One of the main reasons that I came to study at the University of Bath was the quality of the teaching and the content of the course. The course at Bath is heavily design focused compared to other universities – though this is the case you don’t necessarily need to be good at drawing (as I’m certainly not), but being able to communicate well through sketching is important. This is something that can be practiced though, so don’t let it put you off applying.
For the first semester the architecture and civil engineering students get taught the same units for everything except geology – I think I’m right in saying there is no other university in the UK with a joint architecture and civil engineering department. It’s also interesting to see how both groups differ in their approach to solving problems and to understand each other’s point of view when designing – one favours architectural beauty and the other structural stability. As the two professions are closely related, it's beneficial to learn how to better work together in preparation for future careers- something that is a key feature of the course at Bath.
Our first main project was a unit called Design Studio, and the brief was to design a place to sit that exemplified the theme “floating” in some way using all the materials that we were given. Initially we were randomly allocated into groups of 5/6 and instructed to design a 1:10 model of our proposed chair. This process involved purchasing card, paper, string and balsa wood that was used to represent OSB, canvas, rope and softwood rods and creating small scale models. We probably made over 20 models before we settled on a design to focus on – modelling really helps to see how the chair will work physically and can convey ideas a lot better than drawings.
After the 2 weeks we had a “crit” which involved our model being critiqued by some of the lecturers, who gave us lots of good feedback. Shortly before it we were told we had to make the model at a 1:1 scale using the real materials – so it changed our perspective on things knowing it had to hold someone’s weight. In 4 weeks we had to make changes to the design to improve it structurally and aesthetically and then physically construct it alongside creating a design report. We split the workload between all of us according to our strengths – for example the architects did the drawings for the design report and those who had done DT at A-level did a lot of the construction.
Overall the project was very enjoyable and a great learning experience, but it was also tough at points. Agreeing how to proceed with design decisions and where to make compromises took a long time and it was difficult to make everyone happy. However, it gave us the invaluable experience of working in a multi-disciplinary team on an interesting and challenging task, something I am very thankful to have done (this wasn’t the case at certain points in the project!) Despite the struggles, the outcome was much better than I expected. At the final crit the lecturers loved our concept and the execution of the construction which gave us a nice end to the project.

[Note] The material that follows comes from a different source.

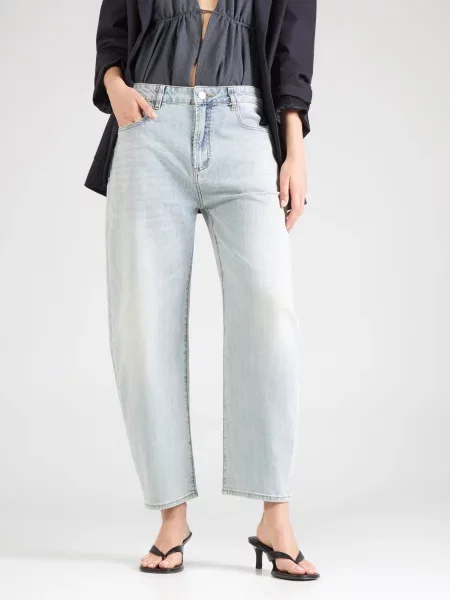 Elias Rumelis Džínsy Yoana denim modrá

Another interesting unit we do is called Structures 1A. We learn about where and how forces act on structural elements in a building to keep it all in equilibrium and which materials are used to optimise performance in a building taking in to account cost, life expectancy, and lots of other things. Not only do we look at successful examples, but we also study why certain structures fail - whether it’s down to poor design of a connection or certain materials being put under extreme conditions which have not been accounted for in the planning. Making sure these mistakes are not repeated is key for any engineer.
To start with, the teaching was at a very basic level covering concepts like stress, strain and mechanical equilibrium which are taught at A-level physics. This is done to get everyone onto the same level as some people might not have taken physics or have forgotten that stuff. The teaching isn’t all lectures; we have tutorials where specific questions can be asked based on questions we’ve been assigned, and we have laboratory sessions to support the material taught in lectures. These lab sessions have involved us compressing concrete until it breaks and putting steel rods under tension until they snap. They help to understand the concepts taught in the lectures and show what it takes to break materials we would typically deem as being very strong.
All in all, the start to my civil engineering course has been thoroughly enjoyable and has made me excited for the rest of my time here – we will see if my enthusiasm for it lasts!